_WRITTEN REQUEST A_
Count the lines in the entries that contain the word "which" and give only the number.

##########

Prep 30 mins
Cook 0 mins
This sounds wondeful. I have not tried it yet, but plan to as soon as my tomatoes are ready. You can substitute the zucchini with summer squashes or use a mixture of both. From Good Housekeeping Magazine.
- 2 tablespoons olive oil
- 1 large onion, chopped
- 3 cups water
- 3 medium zucchini, coarsely chopped
- 2 red bell peppers or 2 yellow bell peppers, coarsely chopped
- 3 ripe tomatoes, chopped
- 3 garlic cloves, crushed with a press
- 1⁄2 teaspoon fennel seed
- salt and pepper, to taste
- sliced basil leaves (to garnish)
- In a 5-quart saucepot, heat oil over medium-high heat. Add onion; cook until tender and lightly browned.
- Add water, zucchini, peppers, tomatoes, garlic, fennel seeds, salt and pepper to taste, heat to boiling.
- Reduce heat to medium; cook, uncovered, 20 minutes or until tender.

##########

_WRITTEN REQUEST B_
Extend the zucchini and tomato recipe, picking up right after its final step.

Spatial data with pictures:
##########

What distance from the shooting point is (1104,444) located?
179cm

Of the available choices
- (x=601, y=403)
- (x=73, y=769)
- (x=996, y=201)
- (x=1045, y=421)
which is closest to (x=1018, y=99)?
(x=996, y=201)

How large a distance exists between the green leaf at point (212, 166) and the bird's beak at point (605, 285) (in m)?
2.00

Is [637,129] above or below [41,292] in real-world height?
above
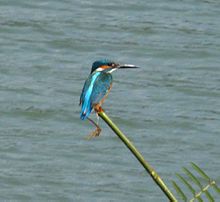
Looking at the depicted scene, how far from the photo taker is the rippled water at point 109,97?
6887 millimetres

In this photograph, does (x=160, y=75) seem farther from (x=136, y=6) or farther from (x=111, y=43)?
(x=136, y=6)

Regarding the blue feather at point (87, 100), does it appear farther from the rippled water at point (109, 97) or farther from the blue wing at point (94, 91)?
the rippled water at point (109, 97)

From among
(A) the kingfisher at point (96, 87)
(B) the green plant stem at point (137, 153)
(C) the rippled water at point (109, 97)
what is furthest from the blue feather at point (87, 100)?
(C) the rippled water at point (109, 97)

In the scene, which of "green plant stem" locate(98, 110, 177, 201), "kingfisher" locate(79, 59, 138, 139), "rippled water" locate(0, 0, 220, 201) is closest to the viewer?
"green plant stem" locate(98, 110, 177, 201)

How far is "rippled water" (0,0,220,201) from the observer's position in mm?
6887

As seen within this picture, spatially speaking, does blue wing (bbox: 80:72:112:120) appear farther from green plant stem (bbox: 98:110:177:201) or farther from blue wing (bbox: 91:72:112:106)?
green plant stem (bbox: 98:110:177:201)

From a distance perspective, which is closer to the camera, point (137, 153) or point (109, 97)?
point (137, 153)

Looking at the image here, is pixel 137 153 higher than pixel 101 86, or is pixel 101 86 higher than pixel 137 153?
Answer: pixel 137 153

##########

_EXPECTED ANSWER A_
3

_EXPECTED ANSWER B_
- Remove 4 cups of soup from saucepot.
- In blender, with center part of cover removed to allow steam to escape, blend the 4 cups of soup, in small batches, until pureed.
- Return pureed soup to saucepot.
- Reheat soup to serve hot, or refrigerate to serve cold later.
- Garnish with basil leaves.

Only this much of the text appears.